2. The driving method as claimed in claim 1, wherein the adjacent display cells in each display group receive opposite polarity video signals.

3. A driving circuit of an LCD panel having a plurality of display groups respectively coupled to a data electrode and a gate electrode and comprising a plurality of display cells, comprising:

a gate driver for providing scan signals to the gate electrodes; and

a driving IC for simultaneously driving one display cell in each display group with opposite polarity video signals on the same row through the data electrode and then driving the other display cells of the display groups.

4. The driving circuit as claimed in claim 3, wherein the adjacent display cells in each display group receive opposite polarity video signals.

5. The driving circuit as claimed in claim 3, wherein the driving IC further comprises a plurality of channels respectively connected to the display groups through the corresponding data electrodes and for driving one display cells in each display group simultaneously.

6. The driving circuit as claimed in claim 5, wherein the driving IC comprises 256 channels.

7. AN LCD panel, comprising;

a plurality of display groups comprising a plurality of display cells, respectively;

a plurality of gate electrodes coupled to the corresponding display cells;

a plurality of data electrodes coupled to the display cells corresponding to the gate electrodes; and

a driving IC for providing a plurality of video signals to simultaneously drive one display cell in each display group on the same row through the data electrode, wherein the display cells of the adjacent display groups receive opposite polarity video signals.

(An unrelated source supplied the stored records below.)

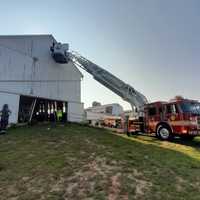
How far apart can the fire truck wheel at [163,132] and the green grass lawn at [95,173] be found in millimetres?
3608

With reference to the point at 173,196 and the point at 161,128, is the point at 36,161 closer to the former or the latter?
the point at 173,196

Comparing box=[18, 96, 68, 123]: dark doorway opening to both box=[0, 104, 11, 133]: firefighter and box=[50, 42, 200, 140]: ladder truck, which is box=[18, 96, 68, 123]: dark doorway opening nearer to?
box=[0, 104, 11, 133]: firefighter

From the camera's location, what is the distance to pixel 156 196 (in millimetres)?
4648

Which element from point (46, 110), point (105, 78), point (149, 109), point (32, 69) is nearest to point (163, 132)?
point (149, 109)

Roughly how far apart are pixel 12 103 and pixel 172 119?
1111 cm

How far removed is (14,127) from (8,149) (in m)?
6.72

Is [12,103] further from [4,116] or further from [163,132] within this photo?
[163,132]

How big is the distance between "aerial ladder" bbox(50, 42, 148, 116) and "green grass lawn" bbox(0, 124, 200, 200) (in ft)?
24.1

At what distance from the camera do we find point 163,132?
41.2ft

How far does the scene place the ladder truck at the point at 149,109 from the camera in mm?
11461

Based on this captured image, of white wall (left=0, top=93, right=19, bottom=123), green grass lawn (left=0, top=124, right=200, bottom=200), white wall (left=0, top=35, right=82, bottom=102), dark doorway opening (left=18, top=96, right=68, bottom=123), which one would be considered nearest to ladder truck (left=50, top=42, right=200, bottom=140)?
white wall (left=0, top=35, right=82, bottom=102)

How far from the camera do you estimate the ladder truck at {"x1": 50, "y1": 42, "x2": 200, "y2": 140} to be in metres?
11.5

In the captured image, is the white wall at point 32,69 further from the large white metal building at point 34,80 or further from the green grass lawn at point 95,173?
the green grass lawn at point 95,173

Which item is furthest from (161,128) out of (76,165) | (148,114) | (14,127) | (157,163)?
(14,127)
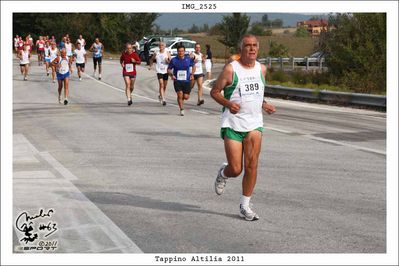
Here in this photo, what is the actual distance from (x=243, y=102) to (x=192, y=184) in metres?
2.45

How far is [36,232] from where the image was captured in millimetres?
5898

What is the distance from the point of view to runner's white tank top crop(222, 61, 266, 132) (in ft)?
20.8

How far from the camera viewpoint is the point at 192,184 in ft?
28.0

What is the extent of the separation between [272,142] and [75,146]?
375 cm

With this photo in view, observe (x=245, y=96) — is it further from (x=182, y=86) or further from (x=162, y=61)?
(x=162, y=61)

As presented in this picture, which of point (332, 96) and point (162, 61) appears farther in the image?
point (332, 96)

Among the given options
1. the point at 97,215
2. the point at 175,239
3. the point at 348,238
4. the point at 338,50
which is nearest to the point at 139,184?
the point at 97,215

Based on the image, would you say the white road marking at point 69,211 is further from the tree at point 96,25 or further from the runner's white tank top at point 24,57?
the tree at point 96,25

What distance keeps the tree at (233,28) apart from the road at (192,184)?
2987 cm

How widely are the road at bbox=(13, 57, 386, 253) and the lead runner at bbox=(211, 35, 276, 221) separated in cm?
77

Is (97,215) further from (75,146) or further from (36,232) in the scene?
(75,146)

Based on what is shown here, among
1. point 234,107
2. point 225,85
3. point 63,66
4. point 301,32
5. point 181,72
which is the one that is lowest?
point 234,107

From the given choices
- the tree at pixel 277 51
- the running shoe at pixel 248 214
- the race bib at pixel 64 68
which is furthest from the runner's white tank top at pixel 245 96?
the tree at pixel 277 51

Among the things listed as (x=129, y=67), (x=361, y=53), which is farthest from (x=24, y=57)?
(x=361, y=53)
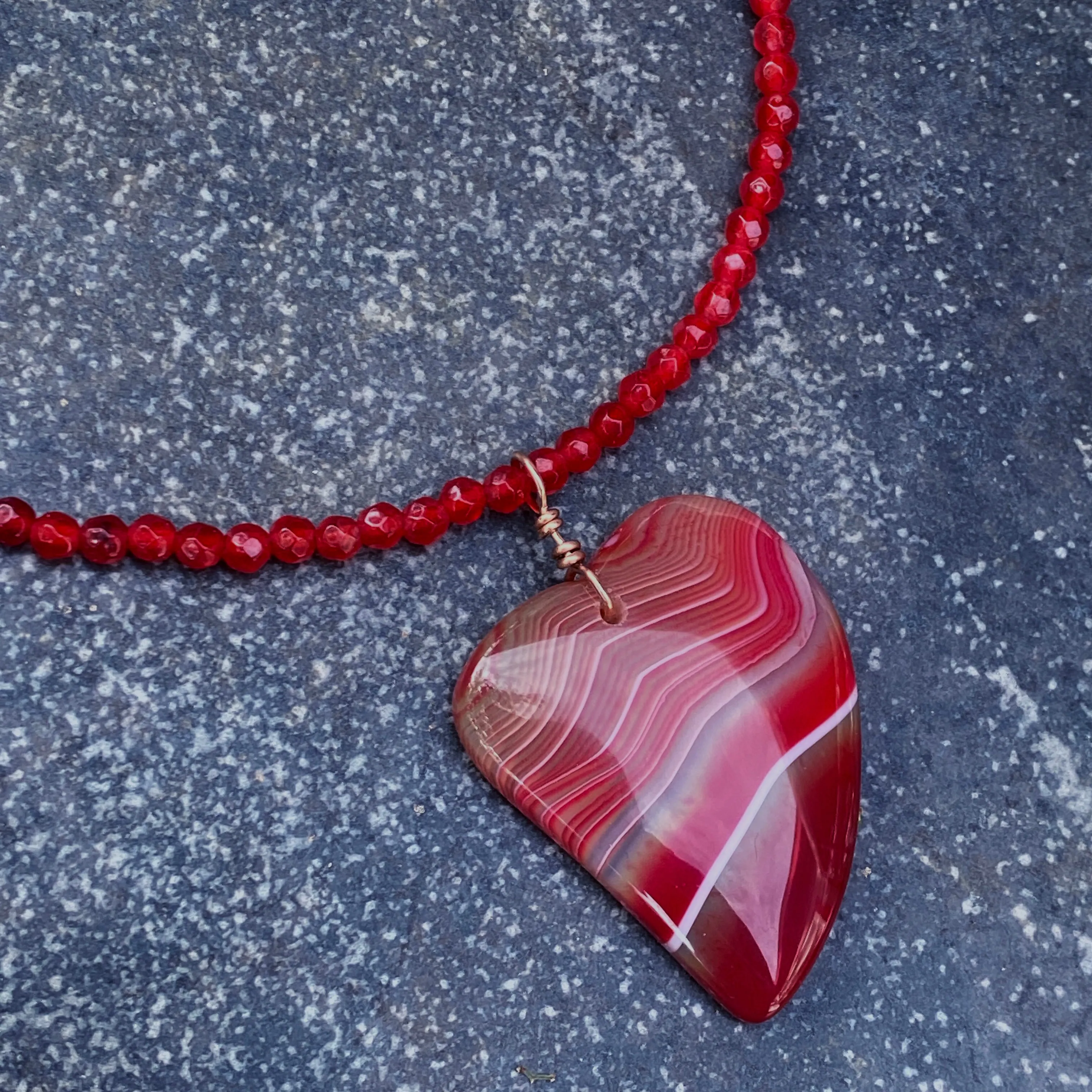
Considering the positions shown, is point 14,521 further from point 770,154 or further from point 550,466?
point 770,154

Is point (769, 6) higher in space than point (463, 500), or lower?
higher

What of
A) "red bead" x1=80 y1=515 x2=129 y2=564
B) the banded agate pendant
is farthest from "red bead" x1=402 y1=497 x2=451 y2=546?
A: "red bead" x1=80 y1=515 x2=129 y2=564

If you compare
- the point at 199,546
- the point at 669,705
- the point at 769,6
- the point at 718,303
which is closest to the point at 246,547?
the point at 199,546

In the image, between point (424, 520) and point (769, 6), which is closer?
point (424, 520)

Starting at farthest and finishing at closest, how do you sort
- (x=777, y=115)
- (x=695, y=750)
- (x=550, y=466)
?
(x=777, y=115) → (x=550, y=466) → (x=695, y=750)

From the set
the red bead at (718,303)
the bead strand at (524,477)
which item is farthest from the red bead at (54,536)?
the red bead at (718,303)

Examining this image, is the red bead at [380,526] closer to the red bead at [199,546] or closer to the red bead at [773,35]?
the red bead at [199,546]

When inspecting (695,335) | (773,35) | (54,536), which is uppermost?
(773,35)

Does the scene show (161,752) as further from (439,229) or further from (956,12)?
(956,12)
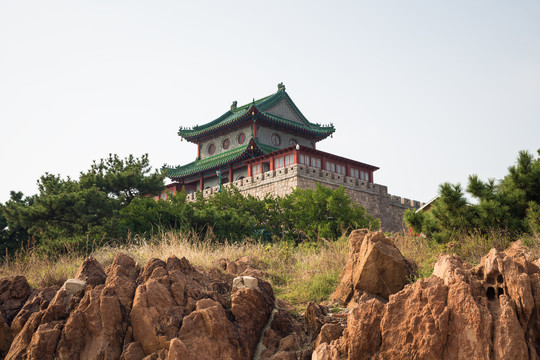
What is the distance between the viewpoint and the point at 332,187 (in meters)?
31.3

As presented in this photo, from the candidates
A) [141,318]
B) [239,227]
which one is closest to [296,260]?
[141,318]

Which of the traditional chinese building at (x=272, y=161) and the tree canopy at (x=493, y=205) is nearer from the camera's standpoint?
the tree canopy at (x=493, y=205)

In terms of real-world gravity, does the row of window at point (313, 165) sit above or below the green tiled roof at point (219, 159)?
below

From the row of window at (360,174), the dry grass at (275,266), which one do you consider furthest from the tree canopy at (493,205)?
the row of window at (360,174)

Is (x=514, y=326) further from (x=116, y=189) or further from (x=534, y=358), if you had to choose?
(x=116, y=189)

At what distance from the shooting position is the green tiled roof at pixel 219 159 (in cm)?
3419

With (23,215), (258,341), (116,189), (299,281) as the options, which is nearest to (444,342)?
(258,341)

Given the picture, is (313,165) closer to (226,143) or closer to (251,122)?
(251,122)

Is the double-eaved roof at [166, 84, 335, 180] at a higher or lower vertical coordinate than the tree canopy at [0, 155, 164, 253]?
higher

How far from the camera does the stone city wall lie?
30.0m

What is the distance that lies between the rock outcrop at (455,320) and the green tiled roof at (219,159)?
2773cm

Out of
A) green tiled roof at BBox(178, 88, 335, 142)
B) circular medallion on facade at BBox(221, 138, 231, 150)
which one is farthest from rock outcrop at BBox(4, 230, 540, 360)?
circular medallion on facade at BBox(221, 138, 231, 150)

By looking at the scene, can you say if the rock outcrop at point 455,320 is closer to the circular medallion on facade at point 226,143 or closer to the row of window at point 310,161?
the row of window at point 310,161

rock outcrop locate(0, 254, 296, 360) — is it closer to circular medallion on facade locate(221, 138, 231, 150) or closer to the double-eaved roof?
the double-eaved roof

8. The LCD panel as claimed in claim 7, wherein the adjacent display cells in each display group receive opposite polarity video signals.

9. The LCD panel as claimed in claim 7, wherein the driving IC further comprises a plurality of channels respectively connected to the display groups through the corresponding data electrodes for simultaneously driving one display cell in each display group.

10. The LCD panel as claimed in claim 7, wherein the driving IC comprises 256 channels.